I find this kind of thinking to be props for the expansion of the God of Self-Interest and the prevailing need to heap the ideal on the other. We are the victims of this befuddled and muddled policy. The staggering intellectual creations of men like Rousseau and Hegel (two polar opposites) amount to fictions no different but certainly less elegant than Prof. Dodgson or Jonathan Swift, but Rousseau and Hegel do not possess the beauty of Reality. They are in fact looking for it – the essence, the eye without boundary, a gorgeous bauble which others admire. Watch hamster, meditate upon the dream. All the slicing and dicing about the sad state of affairs the Enlightenment followers have brought us is based on loss – must missed it, as if the great books of the Western world ever did anything but grow individual egos, the impenetrable egos, which freed them to continue the slicing and dicing while maintaining the scaffolding of Empire.


In the end all analysis is entertainment until the work results in the discovery of a new world (Pasteur, Einstein, Jonathan Swift, Matilda Gage).
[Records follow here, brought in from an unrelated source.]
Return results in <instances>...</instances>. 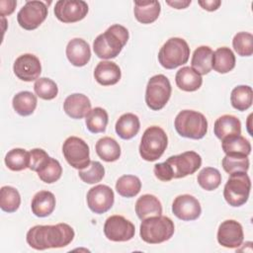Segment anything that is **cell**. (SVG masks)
<instances>
[{"mask_svg":"<svg viewBox=\"0 0 253 253\" xmlns=\"http://www.w3.org/2000/svg\"><path fill=\"white\" fill-rule=\"evenodd\" d=\"M217 242L226 248L239 247L244 238L242 225L234 220L227 219L222 221L217 229Z\"/></svg>","mask_w":253,"mask_h":253,"instance_id":"16","label":"cell"},{"mask_svg":"<svg viewBox=\"0 0 253 253\" xmlns=\"http://www.w3.org/2000/svg\"><path fill=\"white\" fill-rule=\"evenodd\" d=\"M141 189V182L134 175H123L116 183V190L119 195L125 198L136 196Z\"/></svg>","mask_w":253,"mask_h":253,"instance_id":"34","label":"cell"},{"mask_svg":"<svg viewBox=\"0 0 253 253\" xmlns=\"http://www.w3.org/2000/svg\"><path fill=\"white\" fill-rule=\"evenodd\" d=\"M121 76L122 72L119 65L113 61H101L97 64L94 70L96 81L103 86L117 84L120 81Z\"/></svg>","mask_w":253,"mask_h":253,"instance_id":"20","label":"cell"},{"mask_svg":"<svg viewBox=\"0 0 253 253\" xmlns=\"http://www.w3.org/2000/svg\"><path fill=\"white\" fill-rule=\"evenodd\" d=\"M213 51L210 46L201 45L195 49L192 59L191 65L192 68L197 71L201 75L208 74L211 68V60H212Z\"/></svg>","mask_w":253,"mask_h":253,"instance_id":"29","label":"cell"},{"mask_svg":"<svg viewBox=\"0 0 253 253\" xmlns=\"http://www.w3.org/2000/svg\"><path fill=\"white\" fill-rule=\"evenodd\" d=\"M174 231L175 226L171 218L164 215H155L141 221L139 234L144 242L158 244L170 239Z\"/></svg>","mask_w":253,"mask_h":253,"instance_id":"4","label":"cell"},{"mask_svg":"<svg viewBox=\"0 0 253 253\" xmlns=\"http://www.w3.org/2000/svg\"><path fill=\"white\" fill-rule=\"evenodd\" d=\"M172 211L179 219L189 221L200 217L202 208L200 202L195 197L185 194L175 198L172 204Z\"/></svg>","mask_w":253,"mask_h":253,"instance_id":"17","label":"cell"},{"mask_svg":"<svg viewBox=\"0 0 253 253\" xmlns=\"http://www.w3.org/2000/svg\"><path fill=\"white\" fill-rule=\"evenodd\" d=\"M49 158L48 154L42 148H34L30 151V165L29 169L38 172L41 167Z\"/></svg>","mask_w":253,"mask_h":253,"instance_id":"43","label":"cell"},{"mask_svg":"<svg viewBox=\"0 0 253 253\" xmlns=\"http://www.w3.org/2000/svg\"><path fill=\"white\" fill-rule=\"evenodd\" d=\"M97 155L106 162H114L121 156V147L116 139L110 136L100 138L95 145Z\"/></svg>","mask_w":253,"mask_h":253,"instance_id":"30","label":"cell"},{"mask_svg":"<svg viewBox=\"0 0 253 253\" xmlns=\"http://www.w3.org/2000/svg\"><path fill=\"white\" fill-rule=\"evenodd\" d=\"M174 126L176 131L183 137L201 139L207 134L208 121L202 113L184 110L176 116Z\"/></svg>","mask_w":253,"mask_h":253,"instance_id":"5","label":"cell"},{"mask_svg":"<svg viewBox=\"0 0 253 253\" xmlns=\"http://www.w3.org/2000/svg\"><path fill=\"white\" fill-rule=\"evenodd\" d=\"M128 31L126 27L115 24L100 34L93 42L95 54L102 59L115 58L128 41Z\"/></svg>","mask_w":253,"mask_h":253,"instance_id":"3","label":"cell"},{"mask_svg":"<svg viewBox=\"0 0 253 253\" xmlns=\"http://www.w3.org/2000/svg\"><path fill=\"white\" fill-rule=\"evenodd\" d=\"M232 45L236 53L240 56H250L253 54V35L247 32L237 33L233 40Z\"/></svg>","mask_w":253,"mask_h":253,"instance_id":"40","label":"cell"},{"mask_svg":"<svg viewBox=\"0 0 253 253\" xmlns=\"http://www.w3.org/2000/svg\"><path fill=\"white\" fill-rule=\"evenodd\" d=\"M5 164L12 171H22L29 168L30 152L23 148H14L6 154Z\"/></svg>","mask_w":253,"mask_h":253,"instance_id":"35","label":"cell"},{"mask_svg":"<svg viewBox=\"0 0 253 253\" xmlns=\"http://www.w3.org/2000/svg\"><path fill=\"white\" fill-rule=\"evenodd\" d=\"M213 131L220 140L230 135L241 134V123L235 116L223 115L214 122Z\"/></svg>","mask_w":253,"mask_h":253,"instance_id":"25","label":"cell"},{"mask_svg":"<svg viewBox=\"0 0 253 253\" xmlns=\"http://www.w3.org/2000/svg\"><path fill=\"white\" fill-rule=\"evenodd\" d=\"M253 101V91L248 85H239L233 88L230 94V102L234 109L243 112L249 109Z\"/></svg>","mask_w":253,"mask_h":253,"instance_id":"32","label":"cell"},{"mask_svg":"<svg viewBox=\"0 0 253 253\" xmlns=\"http://www.w3.org/2000/svg\"><path fill=\"white\" fill-rule=\"evenodd\" d=\"M169 6L175 9H185L191 4V0H182V1H167L166 2Z\"/></svg>","mask_w":253,"mask_h":253,"instance_id":"46","label":"cell"},{"mask_svg":"<svg viewBox=\"0 0 253 253\" xmlns=\"http://www.w3.org/2000/svg\"><path fill=\"white\" fill-rule=\"evenodd\" d=\"M199 185L206 191H213L221 183L220 172L212 167H206L200 171L197 177Z\"/></svg>","mask_w":253,"mask_h":253,"instance_id":"37","label":"cell"},{"mask_svg":"<svg viewBox=\"0 0 253 253\" xmlns=\"http://www.w3.org/2000/svg\"><path fill=\"white\" fill-rule=\"evenodd\" d=\"M108 121L109 117L106 110L101 107H96L92 109L86 116L85 124L90 132L99 133L105 131Z\"/></svg>","mask_w":253,"mask_h":253,"instance_id":"33","label":"cell"},{"mask_svg":"<svg viewBox=\"0 0 253 253\" xmlns=\"http://www.w3.org/2000/svg\"><path fill=\"white\" fill-rule=\"evenodd\" d=\"M17 5V2L15 0H1L0 1V14L2 17L11 15L15 7Z\"/></svg>","mask_w":253,"mask_h":253,"instance_id":"44","label":"cell"},{"mask_svg":"<svg viewBox=\"0 0 253 253\" xmlns=\"http://www.w3.org/2000/svg\"><path fill=\"white\" fill-rule=\"evenodd\" d=\"M47 16V6L42 1H27L17 15L21 28L32 31L41 26Z\"/></svg>","mask_w":253,"mask_h":253,"instance_id":"11","label":"cell"},{"mask_svg":"<svg viewBox=\"0 0 253 253\" xmlns=\"http://www.w3.org/2000/svg\"><path fill=\"white\" fill-rule=\"evenodd\" d=\"M13 71L15 75L26 82H31L39 79L42 72L40 59L32 53H24L16 58Z\"/></svg>","mask_w":253,"mask_h":253,"instance_id":"15","label":"cell"},{"mask_svg":"<svg viewBox=\"0 0 253 253\" xmlns=\"http://www.w3.org/2000/svg\"><path fill=\"white\" fill-rule=\"evenodd\" d=\"M221 165L223 170L228 173L247 172L249 169L248 156L244 155H226L222 158Z\"/></svg>","mask_w":253,"mask_h":253,"instance_id":"41","label":"cell"},{"mask_svg":"<svg viewBox=\"0 0 253 253\" xmlns=\"http://www.w3.org/2000/svg\"><path fill=\"white\" fill-rule=\"evenodd\" d=\"M34 90L38 97L43 100H52L57 96L58 88L56 83L46 77H42L36 80Z\"/></svg>","mask_w":253,"mask_h":253,"instance_id":"39","label":"cell"},{"mask_svg":"<svg viewBox=\"0 0 253 253\" xmlns=\"http://www.w3.org/2000/svg\"><path fill=\"white\" fill-rule=\"evenodd\" d=\"M78 175L83 182L95 184L104 178L105 168L99 161H91L86 168L78 171Z\"/></svg>","mask_w":253,"mask_h":253,"instance_id":"42","label":"cell"},{"mask_svg":"<svg viewBox=\"0 0 253 253\" xmlns=\"http://www.w3.org/2000/svg\"><path fill=\"white\" fill-rule=\"evenodd\" d=\"M190 47L181 38H170L158 52V61L166 69H174L189 60Z\"/></svg>","mask_w":253,"mask_h":253,"instance_id":"7","label":"cell"},{"mask_svg":"<svg viewBox=\"0 0 253 253\" xmlns=\"http://www.w3.org/2000/svg\"><path fill=\"white\" fill-rule=\"evenodd\" d=\"M251 181L246 172L231 173L223 189V197L231 207L244 205L249 198Z\"/></svg>","mask_w":253,"mask_h":253,"instance_id":"8","label":"cell"},{"mask_svg":"<svg viewBox=\"0 0 253 253\" xmlns=\"http://www.w3.org/2000/svg\"><path fill=\"white\" fill-rule=\"evenodd\" d=\"M172 92L169 79L163 74L152 76L146 85L145 103L153 111H159L165 107Z\"/></svg>","mask_w":253,"mask_h":253,"instance_id":"9","label":"cell"},{"mask_svg":"<svg viewBox=\"0 0 253 253\" xmlns=\"http://www.w3.org/2000/svg\"><path fill=\"white\" fill-rule=\"evenodd\" d=\"M88 4L83 0H59L55 3V17L63 23H75L87 16Z\"/></svg>","mask_w":253,"mask_h":253,"instance_id":"13","label":"cell"},{"mask_svg":"<svg viewBox=\"0 0 253 253\" xmlns=\"http://www.w3.org/2000/svg\"><path fill=\"white\" fill-rule=\"evenodd\" d=\"M198 3L203 9L210 12L217 10L221 4L219 0H200Z\"/></svg>","mask_w":253,"mask_h":253,"instance_id":"45","label":"cell"},{"mask_svg":"<svg viewBox=\"0 0 253 253\" xmlns=\"http://www.w3.org/2000/svg\"><path fill=\"white\" fill-rule=\"evenodd\" d=\"M37 173L42 182L51 184L56 182L61 177L62 167L56 159L49 157Z\"/></svg>","mask_w":253,"mask_h":253,"instance_id":"38","label":"cell"},{"mask_svg":"<svg viewBox=\"0 0 253 253\" xmlns=\"http://www.w3.org/2000/svg\"><path fill=\"white\" fill-rule=\"evenodd\" d=\"M37 97L30 91H22L17 93L12 100V105L15 112L23 117L30 116L34 113L37 107Z\"/></svg>","mask_w":253,"mask_h":253,"instance_id":"31","label":"cell"},{"mask_svg":"<svg viewBox=\"0 0 253 253\" xmlns=\"http://www.w3.org/2000/svg\"><path fill=\"white\" fill-rule=\"evenodd\" d=\"M168 144V137L163 128L157 126L147 127L141 137L139 154L142 159L152 162L162 156Z\"/></svg>","mask_w":253,"mask_h":253,"instance_id":"6","label":"cell"},{"mask_svg":"<svg viewBox=\"0 0 253 253\" xmlns=\"http://www.w3.org/2000/svg\"><path fill=\"white\" fill-rule=\"evenodd\" d=\"M135 213L143 220L150 216L161 215L162 206L160 201L153 195L145 194L139 197L135 203Z\"/></svg>","mask_w":253,"mask_h":253,"instance_id":"23","label":"cell"},{"mask_svg":"<svg viewBox=\"0 0 253 253\" xmlns=\"http://www.w3.org/2000/svg\"><path fill=\"white\" fill-rule=\"evenodd\" d=\"M21 205V196L14 187L3 186L0 190V208L6 212L16 211Z\"/></svg>","mask_w":253,"mask_h":253,"instance_id":"36","label":"cell"},{"mask_svg":"<svg viewBox=\"0 0 253 253\" xmlns=\"http://www.w3.org/2000/svg\"><path fill=\"white\" fill-rule=\"evenodd\" d=\"M117 134L123 139H130L135 136L140 128L139 119L132 113L122 115L115 126Z\"/></svg>","mask_w":253,"mask_h":253,"instance_id":"26","label":"cell"},{"mask_svg":"<svg viewBox=\"0 0 253 253\" xmlns=\"http://www.w3.org/2000/svg\"><path fill=\"white\" fill-rule=\"evenodd\" d=\"M175 81L179 89L186 92H194L202 86L203 78L192 67L184 66L177 71Z\"/></svg>","mask_w":253,"mask_h":253,"instance_id":"22","label":"cell"},{"mask_svg":"<svg viewBox=\"0 0 253 253\" xmlns=\"http://www.w3.org/2000/svg\"><path fill=\"white\" fill-rule=\"evenodd\" d=\"M161 6L158 1H134L133 13L135 19L142 24L155 22L160 14Z\"/></svg>","mask_w":253,"mask_h":253,"instance_id":"21","label":"cell"},{"mask_svg":"<svg viewBox=\"0 0 253 253\" xmlns=\"http://www.w3.org/2000/svg\"><path fill=\"white\" fill-rule=\"evenodd\" d=\"M105 236L115 242L130 240L135 233L134 225L123 215H112L107 218L104 224Z\"/></svg>","mask_w":253,"mask_h":253,"instance_id":"12","label":"cell"},{"mask_svg":"<svg viewBox=\"0 0 253 253\" xmlns=\"http://www.w3.org/2000/svg\"><path fill=\"white\" fill-rule=\"evenodd\" d=\"M221 147L226 155L248 156L251 152L250 142L241 134L227 136L221 140Z\"/></svg>","mask_w":253,"mask_h":253,"instance_id":"28","label":"cell"},{"mask_svg":"<svg viewBox=\"0 0 253 253\" xmlns=\"http://www.w3.org/2000/svg\"><path fill=\"white\" fill-rule=\"evenodd\" d=\"M63 110L70 118L80 120L91 111V102L86 95L74 93L66 97L63 103Z\"/></svg>","mask_w":253,"mask_h":253,"instance_id":"18","label":"cell"},{"mask_svg":"<svg viewBox=\"0 0 253 253\" xmlns=\"http://www.w3.org/2000/svg\"><path fill=\"white\" fill-rule=\"evenodd\" d=\"M55 208V197L49 191H40L38 192L31 204V209L33 213L38 217L48 216Z\"/></svg>","mask_w":253,"mask_h":253,"instance_id":"24","label":"cell"},{"mask_svg":"<svg viewBox=\"0 0 253 253\" xmlns=\"http://www.w3.org/2000/svg\"><path fill=\"white\" fill-rule=\"evenodd\" d=\"M86 199L89 209L93 212L101 214L113 207L115 195L109 186L97 185L88 191Z\"/></svg>","mask_w":253,"mask_h":253,"instance_id":"14","label":"cell"},{"mask_svg":"<svg viewBox=\"0 0 253 253\" xmlns=\"http://www.w3.org/2000/svg\"><path fill=\"white\" fill-rule=\"evenodd\" d=\"M65 52L69 62L78 67L86 65L91 58V49L88 42L79 38H75L67 43Z\"/></svg>","mask_w":253,"mask_h":253,"instance_id":"19","label":"cell"},{"mask_svg":"<svg viewBox=\"0 0 253 253\" xmlns=\"http://www.w3.org/2000/svg\"><path fill=\"white\" fill-rule=\"evenodd\" d=\"M62 153L67 163L78 170L86 168L91 162L88 144L77 136H69L65 139L62 145Z\"/></svg>","mask_w":253,"mask_h":253,"instance_id":"10","label":"cell"},{"mask_svg":"<svg viewBox=\"0 0 253 253\" xmlns=\"http://www.w3.org/2000/svg\"><path fill=\"white\" fill-rule=\"evenodd\" d=\"M202 165V157L195 151H185L170 156L166 161L154 165L155 177L163 182L184 178L194 174Z\"/></svg>","mask_w":253,"mask_h":253,"instance_id":"2","label":"cell"},{"mask_svg":"<svg viewBox=\"0 0 253 253\" xmlns=\"http://www.w3.org/2000/svg\"><path fill=\"white\" fill-rule=\"evenodd\" d=\"M74 230L67 223L55 225H35L27 232V243L36 250L61 248L74 238Z\"/></svg>","mask_w":253,"mask_h":253,"instance_id":"1","label":"cell"},{"mask_svg":"<svg viewBox=\"0 0 253 253\" xmlns=\"http://www.w3.org/2000/svg\"><path fill=\"white\" fill-rule=\"evenodd\" d=\"M235 66V55L233 51L226 46L218 47L212 54L211 68L214 71L224 74L231 71Z\"/></svg>","mask_w":253,"mask_h":253,"instance_id":"27","label":"cell"}]
</instances>
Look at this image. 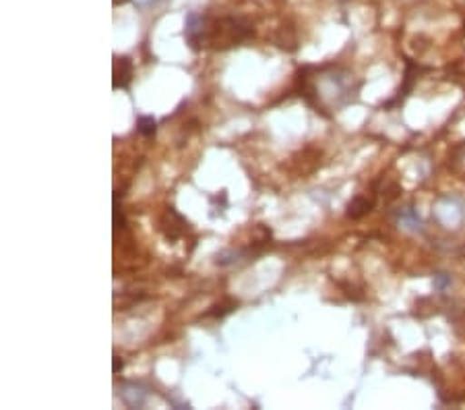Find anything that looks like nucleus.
Segmentation results:
<instances>
[{"mask_svg": "<svg viewBox=\"0 0 465 410\" xmlns=\"http://www.w3.org/2000/svg\"><path fill=\"white\" fill-rule=\"evenodd\" d=\"M133 77V61L131 58H116L114 63V89L129 87Z\"/></svg>", "mask_w": 465, "mask_h": 410, "instance_id": "obj_1", "label": "nucleus"}, {"mask_svg": "<svg viewBox=\"0 0 465 410\" xmlns=\"http://www.w3.org/2000/svg\"><path fill=\"white\" fill-rule=\"evenodd\" d=\"M372 205H374L372 199L360 195V197H356V199L350 204L348 215H350V218H362L364 214H369V212L372 210Z\"/></svg>", "mask_w": 465, "mask_h": 410, "instance_id": "obj_2", "label": "nucleus"}, {"mask_svg": "<svg viewBox=\"0 0 465 410\" xmlns=\"http://www.w3.org/2000/svg\"><path fill=\"white\" fill-rule=\"evenodd\" d=\"M137 129H139L141 135H145V137L155 135V129H157L155 118L153 116H141L139 123H137Z\"/></svg>", "mask_w": 465, "mask_h": 410, "instance_id": "obj_3", "label": "nucleus"}, {"mask_svg": "<svg viewBox=\"0 0 465 410\" xmlns=\"http://www.w3.org/2000/svg\"><path fill=\"white\" fill-rule=\"evenodd\" d=\"M114 226L116 228H124V218H123V212H120L118 204H114Z\"/></svg>", "mask_w": 465, "mask_h": 410, "instance_id": "obj_4", "label": "nucleus"}, {"mask_svg": "<svg viewBox=\"0 0 465 410\" xmlns=\"http://www.w3.org/2000/svg\"><path fill=\"white\" fill-rule=\"evenodd\" d=\"M123 367H124V363H123V359H120V356H114V373H118V371H123Z\"/></svg>", "mask_w": 465, "mask_h": 410, "instance_id": "obj_5", "label": "nucleus"}]
</instances>
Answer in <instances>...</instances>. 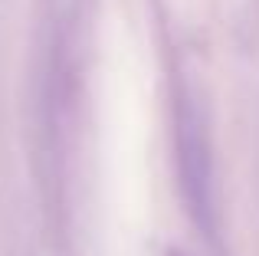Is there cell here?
<instances>
[{"instance_id":"7a4b0ae2","label":"cell","mask_w":259,"mask_h":256,"mask_svg":"<svg viewBox=\"0 0 259 256\" xmlns=\"http://www.w3.org/2000/svg\"><path fill=\"white\" fill-rule=\"evenodd\" d=\"M167 256H184V253H177V250H171V253H167Z\"/></svg>"},{"instance_id":"6da1fadb","label":"cell","mask_w":259,"mask_h":256,"mask_svg":"<svg viewBox=\"0 0 259 256\" xmlns=\"http://www.w3.org/2000/svg\"><path fill=\"white\" fill-rule=\"evenodd\" d=\"M177 167H181V187L190 204V214L210 227V210H213L210 178H213V171H210L203 118L194 109V102H181V109H177Z\"/></svg>"}]
</instances>
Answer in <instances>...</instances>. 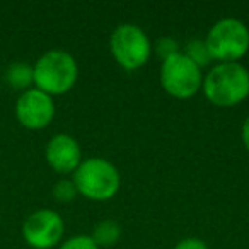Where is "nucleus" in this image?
I'll return each instance as SVG.
<instances>
[{
	"label": "nucleus",
	"instance_id": "17",
	"mask_svg": "<svg viewBox=\"0 0 249 249\" xmlns=\"http://www.w3.org/2000/svg\"><path fill=\"white\" fill-rule=\"evenodd\" d=\"M241 137H242V143H244L246 150H248V152H249V114H248V116H246L244 123H242Z\"/></svg>",
	"mask_w": 249,
	"mask_h": 249
},
{
	"label": "nucleus",
	"instance_id": "3",
	"mask_svg": "<svg viewBox=\"0 0 249 249\" xmlns=\"http://www.w3.org/2000/svg\"><path fill=\"white\" fill-rule=\"evenodd\" d=\"M72 181L79 195L96 201L113 198L121 184V178L116 166L103 157L84 159L73 173Z\"/></svg>",
	"mask_w": 249,
	"mask_h": 249
},
{
	"label": "nucleus",
	"instance_id": "8",
	"mask_svg": "<svg viewBox=\"0 0 249 249\" xmlns=\"http://www.w3.org/2000/svg\"><path fill=\"white\" fill-rule=\"evenodd\" d=\"M16 118L28 130L46 128L55 118V101L43 90L31 87L16 101Z\"/></svg>",
	"mask_w": 249,
	"mask_h": 249
},
{
	"label": "nucleus",
	"instance_id": "1",
	"mask_svg": "<svg viewBox=\"0 0 249 249\" xmlns=\"http://www.w3.org/2000/svg\"><path fill=\"white\" fill-rule=\"evenodd\" d=\"M201 90L215 106H235L249 96L248 69L239 62L217 63L203 77Z\"/></svg>",
	"mask_w": 249,
	"mask_h": 249
},
{
	"label": "nucleus",
	"instance_id": "15",
	"mask_svg": "<svg viewBox=\"0 0 249 249\" xmlns=\"http://www.w3.org/2000/svg\"><path fill=\"white\" fill-rule=\"evenodd\" d=\"M58 249H99L90 235H73L60 244Z\"/></svg>",
	"mask_w": 249,
	"mask_h": 249
},
{
	"label": "nucleus",
	"instance_id": "4",
	"mask_svg": "<svg viewBox=\"0 0 249 249\" xmlns=\"http://www.w3.org/2000/svg\"><path fill=\"white\" fill-rule=\"evenodd\" d=\"M205 45L212 60L239 62L249 50V28L237 18H224L208 29Z\"/></svg>",
	"mask_w": 249,
	"mask_h": 249
},
{
	"label": "nucleus",
	"instance_id": "11",
	"mask_svg": "<svg viewBox=\"0 0 249 249\" xmlns=\"http://www.w3.org/2000/svg\"><path fill=\"white\" fill-rule=\"evenodd\" d=\"M90 237L97 244V248H111L121 237V225L113 218H104L94 225V231Z\"/></svg>",
	"mask_w": 249,
	"mask_h": 249
},
{
	"label": "nucleus",
	"instance_id": "12",
	"mask_svg": "<svg viewBox=\"0 0 249 249\" xmlns=\"http://www.w3.org/2000/svg\"><path fill=\"white\" fill-rule=\"evenodd\" d=\"M184 55L191 60L196 67L203 69L207 67L208 63L212 62V56H210V52H208L207 45H205V39H198V38H193L186 43L184 46Z\"/></svg>",
	"mask_w": 249,
	"mask_h": 249
},
{
	"label": "nucleus",
	"instance_id": "9",
	"mask_svg": "<svg viewBox=\"0 0 249 249\" xmlns=\"http://www.w3.org/2000/svg\"><path fill=\"white\" fill-rule=\"evenodd\" d=\"M45 159L48 166L58 174L75 173L82 162L80 145L69 133H56L48 140L45 147Z\"/></svg>",
	"mask_w": 249,
	"mask_h": 249
},
{
	"label": "nucleus",
	"instance_id": "16",
	"mask_svg": "<svg viewBox=\"0 0 249 249\" xmlns=\"http://www.w3.org/2000/svg\"><path fill=\"white\" fill-rule=\"evenodd\" d=\"M173 249H208V246L203 239L186 237V239H181L179 242H176V246Z\"/></svg>",
	"mask_w": 249,
	"mask_h": 249
},
{
	"label": "nucleus",
	"instance_id": "5",
	"mask_svg": "<svg viewBox=\"0 0 249 249\" xmlns=\"http://www.w3.org/2000/svg\"><path fill=\"white\" fill-rule=\"evenodd\" d=\"M109 50L118 65L124 70H137L149 62L152 43L140 26L123 22L111 33Z\"/></svg>",
	"mask_w": 249,
	"mask_h": 249
},
{
	"label": "nucleus",
	"instance_id": "7",
	"mask_svg": "<svg viewBox=\"0 0 249 249\" xmlns=\"http://www.w3.org/2000/svg\"><path fill=\"white\" fill-rule=\"evenodd\" d=\"M65 232V222L58 212L39 208L28 215L22 224V239L33 249H52L58 246Z\"/></svg>",
	"mask_w": 249,
	"mask_h": 249
},
{
	"label": "nucleus",
	"instance_id": "14",
	"mask_svg": "<svg viewBox=\"0 0 249 249\" xmlns=\"http://www.w3.org/2000/svg\"><path fill=\"white\" fill-rule=\"evenodd\" d=\"M154 52L159 56L160 60H167L171 56L178 55L179 53V45L174 38H169V36H162L156 41V46H154Z\"/></svg>",
	"mask_w": 249,
	"mask_h": 249
},
{
	"label": "nucleus",
	"instance_id": "13",
	"mask_svg": "<svg viewBox=\"0 0 249 249\" xmlns=\"http://www.w3.org/2000/svg\"><path fill=\"white\" fill-rule=\"evenodd\" d=\"M52 195L58 203H70L77 198L79 191L72 179H58L53 186Z\"/></svg>",
	"mask_w": 249,
	"mask_h": 249
},
{
	"label": "nucleus",
	"instance_id": "2",
	"mask_svg": "<svg viewBox=\"0 0 249 249\" xmlns=\"http://www.w3.org/2000/svg\"><path fill=\"white\" fill-rule=\"evenodd\" d=\"M35 87L48 96H62L77 82L79 65L73 55L65 50H48L33 65Z\"/></svg>",
	"mask_w": 249,
	"mask_h": 249
},
{
	"label": "nucleus",
	"instance_id": "6",
	"mask_svg": "<svg viewBox=\"0 0 249 249\" xmlns=\"http://www.w3.org/2000/svg\"><path fill=\"white\" fill-rule=\"evenodd\" d=\"M160 84L169 96L176 99H190L203 84L201 69L196 67L184 53L164 60L160 65Z\"/></svg>",
	"mask_w": 249,
	"mask_h": 249
},
{
	"label": "nucleus",
	"instance_id": "10",
	"mask_svg": "<svg viewBox=\"0 0 249 249\" xmlns=\"http://www.w3.org/2000/svg\"><path fill=\"white\" fill-rule=\"evenodd\" d=\"M4 80L9 87L16 90H28L31 86H35V73H33V65L26 62H12L7 65L4 72Z\"/></svg>",
	"mask_w": 249,
	"mask_h": 249
}]
</instances>
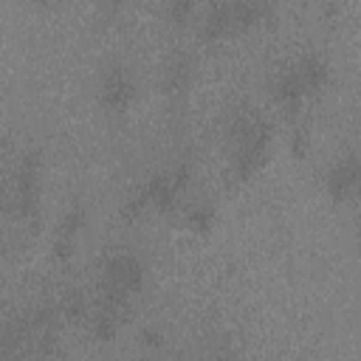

For all the talk about the current lack of political leadership or any semblance of a long term economic policy the brute fact about the West is to quote Allan Bloom, “The crisis of the West is a crisis of belief – in the justice of our principles.”


During the 1991 Gulf War a Moroccan female scholar is reputed to have said: “The enemy is no longer just on earth; he occupies the heavens and the stars and rules over time. He seduces one’s wife, veiled or not, entering through the skylight of television. Bombs are only an incidental accessory for the new masters. Cruise missiles are for greater occasions and the inevitable sacrifices. In normal times they nourish us with software, advertising messages, teenage songs, everyday tech info, courses for earning diplomas, languages and codes to master. Our servitude is fluid, our humiliation anesthetizing.”